Assets > Create > API Mocking Toolkit > API Endpoint Collection

Use the collection dropdown in the window to switch between them.

Folders

Organize endpoints inside a collection:

📁 Authentication
└─ POST /login
└─ POST /register
└─ POST /logout

📁 Player Data
└─ GET /player/profile
└─ POST /player/save
└─ GET /player/inventory

📁 Leaderboard
└─ GET /leaderboard/global
└─ GET /leaderboard/friends

Best Practices:

  • Use Collections for: different games, API versions, or major test suites
  • Use Folders for: features (Auth, Shop) or services (User, Game, Social)

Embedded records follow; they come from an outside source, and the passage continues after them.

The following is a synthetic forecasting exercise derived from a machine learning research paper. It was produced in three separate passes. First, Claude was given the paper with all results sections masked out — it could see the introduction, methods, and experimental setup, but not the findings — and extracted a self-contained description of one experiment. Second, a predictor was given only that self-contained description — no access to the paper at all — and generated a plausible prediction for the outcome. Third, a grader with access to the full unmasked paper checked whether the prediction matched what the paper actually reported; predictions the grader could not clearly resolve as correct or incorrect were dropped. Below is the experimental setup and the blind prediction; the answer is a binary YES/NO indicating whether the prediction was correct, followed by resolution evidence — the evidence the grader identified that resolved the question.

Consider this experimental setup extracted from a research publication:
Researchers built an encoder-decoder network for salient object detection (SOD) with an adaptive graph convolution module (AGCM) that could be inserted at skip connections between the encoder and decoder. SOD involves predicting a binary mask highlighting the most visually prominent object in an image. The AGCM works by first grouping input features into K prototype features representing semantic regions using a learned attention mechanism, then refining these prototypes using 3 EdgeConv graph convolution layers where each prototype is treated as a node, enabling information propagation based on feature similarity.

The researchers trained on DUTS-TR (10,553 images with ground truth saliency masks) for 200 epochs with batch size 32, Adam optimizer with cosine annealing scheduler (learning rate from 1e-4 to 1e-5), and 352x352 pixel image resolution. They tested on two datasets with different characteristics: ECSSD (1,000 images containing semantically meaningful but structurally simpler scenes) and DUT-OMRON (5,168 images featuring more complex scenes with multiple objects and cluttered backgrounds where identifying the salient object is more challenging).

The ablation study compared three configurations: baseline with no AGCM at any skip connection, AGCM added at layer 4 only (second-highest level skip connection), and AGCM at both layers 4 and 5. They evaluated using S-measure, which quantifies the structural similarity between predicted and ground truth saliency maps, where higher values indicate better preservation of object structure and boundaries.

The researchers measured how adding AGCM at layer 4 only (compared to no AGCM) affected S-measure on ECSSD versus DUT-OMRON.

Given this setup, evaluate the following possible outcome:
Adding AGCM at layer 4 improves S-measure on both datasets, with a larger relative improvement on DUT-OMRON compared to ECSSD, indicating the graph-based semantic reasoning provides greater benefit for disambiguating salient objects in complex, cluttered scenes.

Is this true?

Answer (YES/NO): NO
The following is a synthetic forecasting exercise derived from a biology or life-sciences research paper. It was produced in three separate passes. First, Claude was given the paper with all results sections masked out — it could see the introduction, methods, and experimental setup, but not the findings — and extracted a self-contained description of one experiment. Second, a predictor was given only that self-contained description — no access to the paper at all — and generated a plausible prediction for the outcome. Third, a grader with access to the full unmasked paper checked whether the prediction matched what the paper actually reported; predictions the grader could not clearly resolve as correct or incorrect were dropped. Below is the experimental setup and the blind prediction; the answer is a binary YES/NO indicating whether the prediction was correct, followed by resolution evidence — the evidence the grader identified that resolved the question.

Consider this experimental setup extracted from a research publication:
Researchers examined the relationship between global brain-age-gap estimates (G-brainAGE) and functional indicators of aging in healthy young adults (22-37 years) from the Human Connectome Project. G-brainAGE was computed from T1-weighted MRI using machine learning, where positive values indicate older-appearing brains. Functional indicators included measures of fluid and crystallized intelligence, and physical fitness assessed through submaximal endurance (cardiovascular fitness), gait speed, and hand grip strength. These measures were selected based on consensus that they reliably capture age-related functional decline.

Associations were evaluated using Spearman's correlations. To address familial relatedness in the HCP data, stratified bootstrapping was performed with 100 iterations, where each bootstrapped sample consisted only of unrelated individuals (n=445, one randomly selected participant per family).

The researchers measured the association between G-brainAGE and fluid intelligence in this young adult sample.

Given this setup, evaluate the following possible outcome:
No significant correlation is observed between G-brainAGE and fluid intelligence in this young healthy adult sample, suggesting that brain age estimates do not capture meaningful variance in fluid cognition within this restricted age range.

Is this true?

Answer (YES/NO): YES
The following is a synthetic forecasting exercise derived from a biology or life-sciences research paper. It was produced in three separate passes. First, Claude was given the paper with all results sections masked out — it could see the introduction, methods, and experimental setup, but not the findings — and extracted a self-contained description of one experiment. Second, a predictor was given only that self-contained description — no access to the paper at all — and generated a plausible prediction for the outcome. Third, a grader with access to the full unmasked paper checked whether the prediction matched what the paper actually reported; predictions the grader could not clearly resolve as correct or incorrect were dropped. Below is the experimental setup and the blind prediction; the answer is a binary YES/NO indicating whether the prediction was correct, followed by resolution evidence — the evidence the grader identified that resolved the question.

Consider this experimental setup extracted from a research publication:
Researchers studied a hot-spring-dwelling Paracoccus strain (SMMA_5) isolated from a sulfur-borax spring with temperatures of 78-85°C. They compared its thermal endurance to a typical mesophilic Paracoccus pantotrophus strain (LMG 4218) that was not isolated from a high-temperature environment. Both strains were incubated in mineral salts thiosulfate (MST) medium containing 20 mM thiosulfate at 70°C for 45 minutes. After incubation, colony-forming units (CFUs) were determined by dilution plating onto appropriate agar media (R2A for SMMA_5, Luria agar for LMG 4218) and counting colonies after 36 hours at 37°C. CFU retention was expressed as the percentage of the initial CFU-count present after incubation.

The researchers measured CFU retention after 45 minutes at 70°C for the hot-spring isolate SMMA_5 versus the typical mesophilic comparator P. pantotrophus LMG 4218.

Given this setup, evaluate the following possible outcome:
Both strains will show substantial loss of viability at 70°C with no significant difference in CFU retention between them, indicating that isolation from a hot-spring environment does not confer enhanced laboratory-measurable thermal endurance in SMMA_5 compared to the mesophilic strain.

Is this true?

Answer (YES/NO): NO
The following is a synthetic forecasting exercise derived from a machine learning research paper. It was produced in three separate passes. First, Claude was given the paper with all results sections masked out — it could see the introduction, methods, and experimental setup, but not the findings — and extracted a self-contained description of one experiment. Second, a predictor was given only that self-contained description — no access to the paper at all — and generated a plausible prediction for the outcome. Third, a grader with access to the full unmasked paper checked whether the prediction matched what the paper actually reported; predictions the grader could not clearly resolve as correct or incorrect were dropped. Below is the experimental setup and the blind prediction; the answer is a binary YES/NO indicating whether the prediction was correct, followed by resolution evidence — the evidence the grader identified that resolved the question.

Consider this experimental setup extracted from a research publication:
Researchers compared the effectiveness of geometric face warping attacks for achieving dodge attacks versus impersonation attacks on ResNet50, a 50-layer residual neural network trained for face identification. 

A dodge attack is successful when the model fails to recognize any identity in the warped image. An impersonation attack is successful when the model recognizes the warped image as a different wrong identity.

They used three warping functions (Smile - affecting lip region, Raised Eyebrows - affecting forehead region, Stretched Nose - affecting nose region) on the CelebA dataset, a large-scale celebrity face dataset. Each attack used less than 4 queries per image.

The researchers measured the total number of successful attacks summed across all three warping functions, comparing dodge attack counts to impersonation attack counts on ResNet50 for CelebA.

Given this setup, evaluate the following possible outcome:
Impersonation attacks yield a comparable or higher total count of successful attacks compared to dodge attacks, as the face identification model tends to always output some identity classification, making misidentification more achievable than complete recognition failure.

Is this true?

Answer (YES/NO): NO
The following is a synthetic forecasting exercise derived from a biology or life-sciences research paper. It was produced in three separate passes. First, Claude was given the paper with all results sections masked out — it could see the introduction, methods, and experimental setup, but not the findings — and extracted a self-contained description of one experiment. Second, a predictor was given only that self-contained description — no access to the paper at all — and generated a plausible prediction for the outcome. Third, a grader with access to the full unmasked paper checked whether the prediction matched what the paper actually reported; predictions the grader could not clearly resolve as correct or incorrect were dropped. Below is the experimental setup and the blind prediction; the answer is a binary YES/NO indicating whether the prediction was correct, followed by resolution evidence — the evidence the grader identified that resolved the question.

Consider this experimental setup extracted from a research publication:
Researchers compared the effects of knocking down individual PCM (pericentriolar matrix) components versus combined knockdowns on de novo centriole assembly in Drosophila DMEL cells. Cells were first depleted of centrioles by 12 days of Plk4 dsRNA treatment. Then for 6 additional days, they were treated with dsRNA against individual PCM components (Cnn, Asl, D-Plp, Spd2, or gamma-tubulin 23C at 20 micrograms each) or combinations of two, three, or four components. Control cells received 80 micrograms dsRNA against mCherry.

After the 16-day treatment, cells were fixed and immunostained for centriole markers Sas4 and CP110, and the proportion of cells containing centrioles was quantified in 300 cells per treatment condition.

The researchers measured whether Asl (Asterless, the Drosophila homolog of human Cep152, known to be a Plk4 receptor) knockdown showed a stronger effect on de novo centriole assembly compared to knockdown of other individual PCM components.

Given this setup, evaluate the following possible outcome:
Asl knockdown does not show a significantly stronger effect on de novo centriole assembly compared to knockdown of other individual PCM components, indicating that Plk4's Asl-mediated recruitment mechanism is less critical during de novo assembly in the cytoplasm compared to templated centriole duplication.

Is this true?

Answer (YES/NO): NO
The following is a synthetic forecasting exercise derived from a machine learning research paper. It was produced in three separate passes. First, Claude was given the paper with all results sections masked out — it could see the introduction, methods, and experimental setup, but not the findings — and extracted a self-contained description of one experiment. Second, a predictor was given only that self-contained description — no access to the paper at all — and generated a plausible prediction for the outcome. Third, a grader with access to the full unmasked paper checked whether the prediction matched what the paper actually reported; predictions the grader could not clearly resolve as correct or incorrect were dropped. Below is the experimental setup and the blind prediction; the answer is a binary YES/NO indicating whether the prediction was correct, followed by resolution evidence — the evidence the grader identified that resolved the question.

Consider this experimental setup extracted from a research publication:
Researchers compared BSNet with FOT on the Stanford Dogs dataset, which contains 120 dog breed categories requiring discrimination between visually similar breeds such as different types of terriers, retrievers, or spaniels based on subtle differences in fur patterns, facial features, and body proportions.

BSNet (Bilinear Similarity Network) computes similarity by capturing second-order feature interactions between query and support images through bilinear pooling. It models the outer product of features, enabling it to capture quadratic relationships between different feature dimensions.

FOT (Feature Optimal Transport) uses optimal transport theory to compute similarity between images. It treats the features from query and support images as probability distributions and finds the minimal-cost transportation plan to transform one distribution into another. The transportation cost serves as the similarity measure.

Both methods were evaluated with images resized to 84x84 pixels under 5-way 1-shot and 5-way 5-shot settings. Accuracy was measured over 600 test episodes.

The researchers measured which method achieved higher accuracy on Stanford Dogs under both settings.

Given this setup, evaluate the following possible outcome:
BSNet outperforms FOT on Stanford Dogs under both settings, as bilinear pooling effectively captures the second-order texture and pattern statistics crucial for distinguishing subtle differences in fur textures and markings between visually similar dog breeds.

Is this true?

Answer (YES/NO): NO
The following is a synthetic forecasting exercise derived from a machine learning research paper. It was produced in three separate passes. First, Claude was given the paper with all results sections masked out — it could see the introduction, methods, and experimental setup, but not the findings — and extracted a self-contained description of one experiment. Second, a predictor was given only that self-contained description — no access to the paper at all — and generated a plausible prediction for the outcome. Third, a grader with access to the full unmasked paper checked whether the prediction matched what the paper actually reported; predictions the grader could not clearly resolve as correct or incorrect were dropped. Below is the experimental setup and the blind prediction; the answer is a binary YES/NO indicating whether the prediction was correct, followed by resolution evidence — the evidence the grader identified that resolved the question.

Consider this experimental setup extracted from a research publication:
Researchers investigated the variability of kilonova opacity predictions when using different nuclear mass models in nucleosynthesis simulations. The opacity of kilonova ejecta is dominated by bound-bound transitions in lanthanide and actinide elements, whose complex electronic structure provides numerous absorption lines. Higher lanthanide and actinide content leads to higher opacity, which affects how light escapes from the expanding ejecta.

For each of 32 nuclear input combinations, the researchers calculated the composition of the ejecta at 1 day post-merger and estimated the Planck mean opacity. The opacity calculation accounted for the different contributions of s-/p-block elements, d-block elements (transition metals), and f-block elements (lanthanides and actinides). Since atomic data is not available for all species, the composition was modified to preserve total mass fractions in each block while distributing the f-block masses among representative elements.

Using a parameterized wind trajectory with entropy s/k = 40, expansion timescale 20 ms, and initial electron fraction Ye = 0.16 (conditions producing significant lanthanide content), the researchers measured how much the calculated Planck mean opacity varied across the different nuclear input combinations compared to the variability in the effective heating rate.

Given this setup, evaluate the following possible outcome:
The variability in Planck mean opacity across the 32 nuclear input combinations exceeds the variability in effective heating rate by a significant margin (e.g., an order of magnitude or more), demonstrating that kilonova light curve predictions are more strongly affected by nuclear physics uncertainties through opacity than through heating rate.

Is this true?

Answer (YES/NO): NO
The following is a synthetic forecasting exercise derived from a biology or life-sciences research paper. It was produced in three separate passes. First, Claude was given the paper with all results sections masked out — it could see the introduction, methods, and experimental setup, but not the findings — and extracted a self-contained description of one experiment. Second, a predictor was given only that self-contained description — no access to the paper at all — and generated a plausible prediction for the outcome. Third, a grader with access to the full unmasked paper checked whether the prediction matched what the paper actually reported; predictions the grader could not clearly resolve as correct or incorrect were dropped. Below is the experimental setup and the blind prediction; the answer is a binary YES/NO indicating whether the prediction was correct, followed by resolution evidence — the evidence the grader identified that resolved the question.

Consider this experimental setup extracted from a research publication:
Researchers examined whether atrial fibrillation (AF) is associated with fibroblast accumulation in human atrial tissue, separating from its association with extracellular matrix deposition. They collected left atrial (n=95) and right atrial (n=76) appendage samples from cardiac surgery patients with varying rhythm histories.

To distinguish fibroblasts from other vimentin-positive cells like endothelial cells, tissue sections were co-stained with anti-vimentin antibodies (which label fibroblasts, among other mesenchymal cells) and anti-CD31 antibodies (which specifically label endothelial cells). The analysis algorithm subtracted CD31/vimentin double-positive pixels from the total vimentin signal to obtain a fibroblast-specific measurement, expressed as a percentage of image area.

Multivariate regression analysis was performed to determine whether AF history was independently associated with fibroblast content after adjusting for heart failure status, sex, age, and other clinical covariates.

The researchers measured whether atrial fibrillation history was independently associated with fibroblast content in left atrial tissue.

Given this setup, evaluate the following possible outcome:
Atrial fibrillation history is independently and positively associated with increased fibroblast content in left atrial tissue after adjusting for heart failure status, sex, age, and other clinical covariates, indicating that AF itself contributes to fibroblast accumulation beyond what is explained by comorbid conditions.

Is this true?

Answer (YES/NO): NO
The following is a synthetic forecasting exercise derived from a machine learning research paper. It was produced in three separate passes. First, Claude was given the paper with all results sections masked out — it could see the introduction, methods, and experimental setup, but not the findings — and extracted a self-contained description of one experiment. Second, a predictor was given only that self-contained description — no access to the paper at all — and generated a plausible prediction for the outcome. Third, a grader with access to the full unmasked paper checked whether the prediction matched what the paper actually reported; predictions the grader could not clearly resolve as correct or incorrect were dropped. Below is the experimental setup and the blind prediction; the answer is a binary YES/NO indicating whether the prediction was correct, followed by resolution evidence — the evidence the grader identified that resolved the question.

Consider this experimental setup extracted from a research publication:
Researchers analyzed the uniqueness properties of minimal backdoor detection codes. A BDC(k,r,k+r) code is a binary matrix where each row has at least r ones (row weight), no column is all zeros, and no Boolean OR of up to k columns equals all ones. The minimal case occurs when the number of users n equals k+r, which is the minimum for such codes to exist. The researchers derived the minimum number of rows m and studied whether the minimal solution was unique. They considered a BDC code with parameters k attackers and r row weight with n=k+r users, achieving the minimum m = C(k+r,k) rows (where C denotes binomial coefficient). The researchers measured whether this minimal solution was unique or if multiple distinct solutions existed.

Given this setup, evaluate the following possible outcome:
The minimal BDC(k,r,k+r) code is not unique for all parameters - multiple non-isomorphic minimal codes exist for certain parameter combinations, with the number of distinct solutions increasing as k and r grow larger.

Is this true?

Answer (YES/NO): NO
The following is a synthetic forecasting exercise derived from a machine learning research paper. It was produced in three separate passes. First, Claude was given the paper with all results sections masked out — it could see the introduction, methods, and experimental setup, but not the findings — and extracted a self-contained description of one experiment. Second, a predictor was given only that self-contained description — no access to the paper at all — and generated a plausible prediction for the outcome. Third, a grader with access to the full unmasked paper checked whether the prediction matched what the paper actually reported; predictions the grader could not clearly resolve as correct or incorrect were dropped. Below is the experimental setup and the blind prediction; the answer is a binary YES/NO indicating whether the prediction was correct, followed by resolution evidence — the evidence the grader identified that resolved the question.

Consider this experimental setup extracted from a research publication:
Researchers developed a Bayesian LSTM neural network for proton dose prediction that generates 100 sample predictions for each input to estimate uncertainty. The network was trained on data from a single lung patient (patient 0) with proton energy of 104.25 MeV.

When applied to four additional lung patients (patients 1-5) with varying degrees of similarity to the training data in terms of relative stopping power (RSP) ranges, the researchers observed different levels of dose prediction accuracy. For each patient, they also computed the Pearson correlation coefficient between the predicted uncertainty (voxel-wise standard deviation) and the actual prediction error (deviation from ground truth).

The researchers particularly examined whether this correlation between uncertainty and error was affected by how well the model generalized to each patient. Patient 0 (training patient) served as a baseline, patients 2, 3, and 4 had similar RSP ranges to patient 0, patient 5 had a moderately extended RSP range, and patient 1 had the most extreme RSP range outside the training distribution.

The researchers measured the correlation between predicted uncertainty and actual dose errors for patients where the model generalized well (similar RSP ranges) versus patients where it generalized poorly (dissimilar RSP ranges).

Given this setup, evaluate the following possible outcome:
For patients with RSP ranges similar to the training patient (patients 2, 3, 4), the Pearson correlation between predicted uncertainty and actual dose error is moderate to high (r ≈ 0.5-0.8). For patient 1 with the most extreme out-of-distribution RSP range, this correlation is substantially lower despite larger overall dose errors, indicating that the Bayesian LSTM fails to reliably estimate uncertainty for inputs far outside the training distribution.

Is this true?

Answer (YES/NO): YES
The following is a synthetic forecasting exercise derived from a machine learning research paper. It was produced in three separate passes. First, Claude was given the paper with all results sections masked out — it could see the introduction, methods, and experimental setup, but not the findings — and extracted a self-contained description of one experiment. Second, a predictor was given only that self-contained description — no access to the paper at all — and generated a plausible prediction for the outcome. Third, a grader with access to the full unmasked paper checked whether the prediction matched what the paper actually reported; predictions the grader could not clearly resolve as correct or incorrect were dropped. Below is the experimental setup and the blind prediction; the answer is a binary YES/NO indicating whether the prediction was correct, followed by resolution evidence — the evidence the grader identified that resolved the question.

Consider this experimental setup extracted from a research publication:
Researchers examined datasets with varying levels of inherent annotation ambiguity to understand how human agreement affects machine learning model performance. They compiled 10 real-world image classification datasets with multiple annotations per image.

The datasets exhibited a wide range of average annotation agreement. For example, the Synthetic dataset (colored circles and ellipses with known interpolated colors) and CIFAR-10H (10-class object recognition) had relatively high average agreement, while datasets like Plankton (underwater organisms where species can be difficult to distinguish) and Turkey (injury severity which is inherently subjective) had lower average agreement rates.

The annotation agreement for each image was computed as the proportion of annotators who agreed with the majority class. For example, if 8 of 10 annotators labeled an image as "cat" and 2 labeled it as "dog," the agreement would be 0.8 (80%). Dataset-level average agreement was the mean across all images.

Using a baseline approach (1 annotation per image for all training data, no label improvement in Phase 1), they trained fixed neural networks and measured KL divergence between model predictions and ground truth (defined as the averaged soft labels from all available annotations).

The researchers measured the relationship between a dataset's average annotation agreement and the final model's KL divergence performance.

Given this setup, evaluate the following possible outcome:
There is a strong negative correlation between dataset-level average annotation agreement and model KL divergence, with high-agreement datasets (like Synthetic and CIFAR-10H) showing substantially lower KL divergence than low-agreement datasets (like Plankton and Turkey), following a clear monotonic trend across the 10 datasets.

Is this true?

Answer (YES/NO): NO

Session Management (Time-Travel Debugging)

UNIQUE FEATURE – Replay entire play sessions.

Record all API requests during Play Mode, save them, and replay later.

Recording

  1. Enable session persistence in Global Config
  2. Enter Play Mode
  3. All API calls are automatically recorded
  4. Exit Play Mode → Session saved to disk
// Enable session persistence
ApiGlobalConfig.Instance.EnableSessionPersistence = true;

// Set max sessions to keep
ApiGlobalConfig.Instance.MaxSavedSessions = 20;

Replaying

  1. Window > API Mocking Toolkit > Sessions tab
  2. Select a past session
  3. Click Load Session
  4. Review all requests/responses

Use Cases:

  • Reproduce long, complex bugs
  • Share exact failing sessions with teammates
  • Analyze performance bottlenecks

OpenAPI Integration (Work with Backend Teams)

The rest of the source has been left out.